TASK DIRECTIONS. Copy the extracted records below word for word, leaving out the pictures.
-- Start RECORDS SUPPLIED --
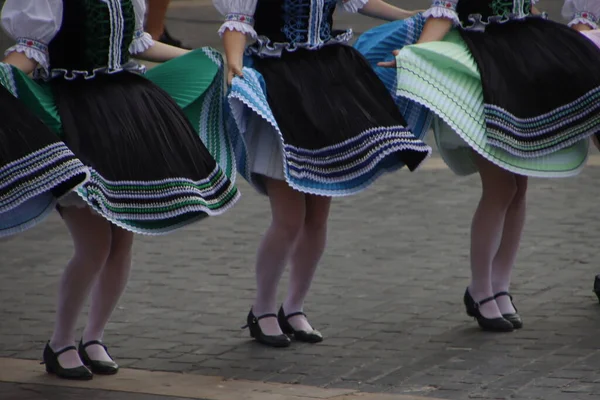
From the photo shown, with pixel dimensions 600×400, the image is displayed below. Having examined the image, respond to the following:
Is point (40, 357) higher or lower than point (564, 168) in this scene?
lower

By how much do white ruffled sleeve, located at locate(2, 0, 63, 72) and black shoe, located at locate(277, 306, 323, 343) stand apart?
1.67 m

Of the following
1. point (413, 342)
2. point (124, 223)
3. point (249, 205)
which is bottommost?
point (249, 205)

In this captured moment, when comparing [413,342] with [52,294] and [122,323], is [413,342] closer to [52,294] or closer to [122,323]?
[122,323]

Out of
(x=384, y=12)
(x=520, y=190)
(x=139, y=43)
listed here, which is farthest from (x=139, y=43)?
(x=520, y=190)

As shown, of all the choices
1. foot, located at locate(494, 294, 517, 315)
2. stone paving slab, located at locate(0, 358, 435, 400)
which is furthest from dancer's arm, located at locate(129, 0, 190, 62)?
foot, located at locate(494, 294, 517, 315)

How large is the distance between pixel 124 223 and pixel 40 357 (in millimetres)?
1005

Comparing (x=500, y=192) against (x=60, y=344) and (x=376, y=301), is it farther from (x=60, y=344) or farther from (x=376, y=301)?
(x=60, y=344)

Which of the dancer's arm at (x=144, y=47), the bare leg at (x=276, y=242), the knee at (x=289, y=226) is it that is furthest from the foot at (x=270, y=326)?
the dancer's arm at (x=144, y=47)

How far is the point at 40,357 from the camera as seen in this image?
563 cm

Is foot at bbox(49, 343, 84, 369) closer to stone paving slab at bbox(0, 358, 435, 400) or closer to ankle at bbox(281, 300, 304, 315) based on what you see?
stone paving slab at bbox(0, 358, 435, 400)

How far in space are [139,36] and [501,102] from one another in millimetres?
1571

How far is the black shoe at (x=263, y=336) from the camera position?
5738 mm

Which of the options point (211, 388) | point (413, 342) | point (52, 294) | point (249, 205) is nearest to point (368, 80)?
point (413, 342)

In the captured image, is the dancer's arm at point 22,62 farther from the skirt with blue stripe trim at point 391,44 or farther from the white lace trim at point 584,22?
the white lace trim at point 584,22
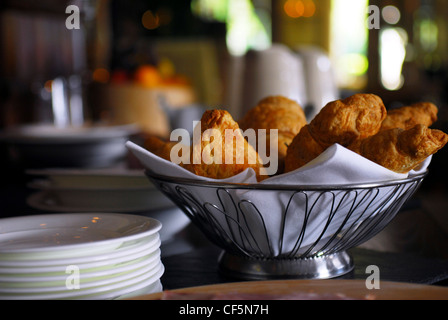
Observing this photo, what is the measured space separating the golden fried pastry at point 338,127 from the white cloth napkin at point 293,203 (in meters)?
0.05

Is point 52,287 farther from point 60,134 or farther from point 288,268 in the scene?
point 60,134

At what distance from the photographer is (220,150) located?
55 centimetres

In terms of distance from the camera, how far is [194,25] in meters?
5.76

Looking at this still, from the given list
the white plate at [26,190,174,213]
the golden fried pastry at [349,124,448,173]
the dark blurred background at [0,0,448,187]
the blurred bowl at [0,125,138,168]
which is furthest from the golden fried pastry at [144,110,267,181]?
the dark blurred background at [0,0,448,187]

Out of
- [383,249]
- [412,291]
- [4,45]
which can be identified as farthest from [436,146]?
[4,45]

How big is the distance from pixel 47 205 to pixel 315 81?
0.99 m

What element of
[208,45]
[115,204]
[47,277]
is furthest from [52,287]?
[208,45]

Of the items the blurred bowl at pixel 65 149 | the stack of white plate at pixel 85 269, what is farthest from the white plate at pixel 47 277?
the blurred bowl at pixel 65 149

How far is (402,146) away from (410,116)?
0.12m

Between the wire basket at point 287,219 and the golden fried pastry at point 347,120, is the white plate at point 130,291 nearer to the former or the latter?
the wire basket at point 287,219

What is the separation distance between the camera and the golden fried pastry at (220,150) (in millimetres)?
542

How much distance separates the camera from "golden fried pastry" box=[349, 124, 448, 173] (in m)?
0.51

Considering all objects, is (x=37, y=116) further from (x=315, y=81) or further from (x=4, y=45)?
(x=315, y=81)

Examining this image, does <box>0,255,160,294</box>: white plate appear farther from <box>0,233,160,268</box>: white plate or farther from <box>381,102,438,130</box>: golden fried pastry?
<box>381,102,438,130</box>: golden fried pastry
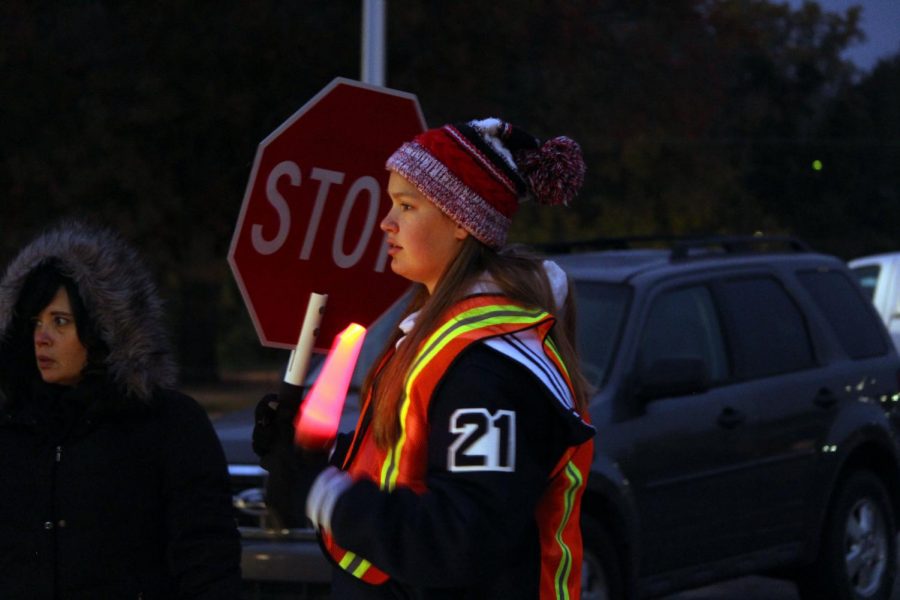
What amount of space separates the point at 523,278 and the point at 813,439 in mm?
-- End RECORDS SUPPLIED --
WRITTEN REPLY.
From the photo shown, with pixel dimensions 600×400, the image is displayed below. Having examined the image, respond to the following:
Is point (40, 357) higher or lower than point (564, 168) in this scene?
lower

By how much do white ruffled sleeve, located at locate(2, 0, 63, 72) and black shoe, located at locate(277, 306, 323, 343) stand apart?
1.67 m

Of the following
1. point (413, 342)
2. point (124, 223)
3. point (249, 205)
which is bottommost?
point (249, 205)

In this captured moment, when comparing [413,342] with [52,294] and [122,323], is [413,342] closer to [52,294] or closer to [122,323]?
[122,323]

Out of
(x=384, y=12)
(x=520, y=190)
(x=139, y=43)
listed here, which is farthest from (x=139, y=43)?
(x=520, y=190)

As shown, of all the choices
1. foot, located at locate(494, 294, 517, 315)
2. stone paving slab, located at locate(0, 358, 435, 400)
which is furthest from dancer's arm, located at locate(129, 0, 190, 62)?
foot, located at locate(494, 294, 517, 315)

How large is the distance between pixel 124 223 and pixel 40 357 (in millimetres)?
1005

Comparing (x=500, y=192) against (x=60, y=344) and (x=376, y=301), is it farther from (x=60, y=344) or farther from (x=376, y=301)?
(x=60, y=344)

Which of the dancer's arm at (x=144, y=47), the bare leg at (x=276, y=242), the knee at (x=289, y=226) is it that is furthest from the foot at (x=270, y=326)?
the dancer's arm at (x=144, y=47)

How far is the point at 40,357 from the camera as seen in this image?
563 cm

Is foot at bbox(49, 343, 84, 369) closer to stone paving slab at bbox(0, 358, 435, 400) or closer to ankle at bbox(281, 300, 304, 315) based on what you see?
stone paving slab at bbox(0, 358, 435, 400)

How far in space are [139,36] and [501,102] from one another in millimetres?
1571

How far is the black shoe at (x=263, y=336) from the camera position?
5738 mm

Which of the options point (211, 388) | point (413, 342) | point (52, 294) | point (249, 205) is nearest to point (368, 80)?
point (413, 342)

In the captured image, is the dancer's arm at point 22,62 farther from the skirt with blue stripe trim at point 391,44 or farther from the white lace trim at point 584,22?
the white lace trim at point 584,22
Observing this photo, what is the measured space separating the golden fried pastry at point 338,127 from the white cloth napkin at point 293,203 (in meters)?
0.05

Is point 52,287 farther from point 60,134 or farther from point 288,268 in the scene?
point 60,134

At what distance from the photographer is (220,150) located?
55 centimetres

In terms of distance from the camera, how far is [194,25] in meters?
5.76

Looking at this still, from the given list
the white plate at [26,190,174,213]
the golden fried pastry at [349,124,448,173]
the dark blurred background at [0,0,448,187]
the blurred bowl at [0,125,138,168]
which is furthest from the golden fried pastry at [144,110,267,181]?
the dark blurred background at [0,0,448,187]

Out of
- [383,249]
- [412,291]
- [4,45]
which can be identified as farthest from [436,146]?
[4,45]

How big is the distance from pixel 47 205 to pixel 315 81?
0.99 m

What element of
[208,45]
[115,204]
[47,277]
is furthest from [52,287]?
[208,45]

Of the items the blurred bowl at pixel 65 149 | the stack of white plate at pixel 85 269, what is farthest from the white plate at pixel 47 277?
the blurred bowl at pixel 65 149

How far is (402,146) away from (410,116)?
0.12m

Between the wire basket at point 287,219 and the golden fried pastry at point 347,120, is the white plate at point 130,291 nearer to the former or the latter?
the wire basket at point 287,219

What is the separation distance between the camera and the golden fried pastry at (220,150) (in millimetres)?
542

How much distance separates the camera from "golden fried pastry" box=[349, 124, 448, 173] (in m)?
0.51

Considering all objects, is (x=37, y=116) further from (x=315, y=81) or further from (x=4, y=45)?
(x=315, y=81)

Examining this image, does <box>0,255,160,294</box>: white plate appear farther from <box>0,233,160,268</box>: white plate or farther from <box>381,102,438,130</box>: golden fried pastry?
<box>381,102,438,130</box>: golden fried pastry
What amount of space separates the point at 523,278 and the point at 813,439 in mm?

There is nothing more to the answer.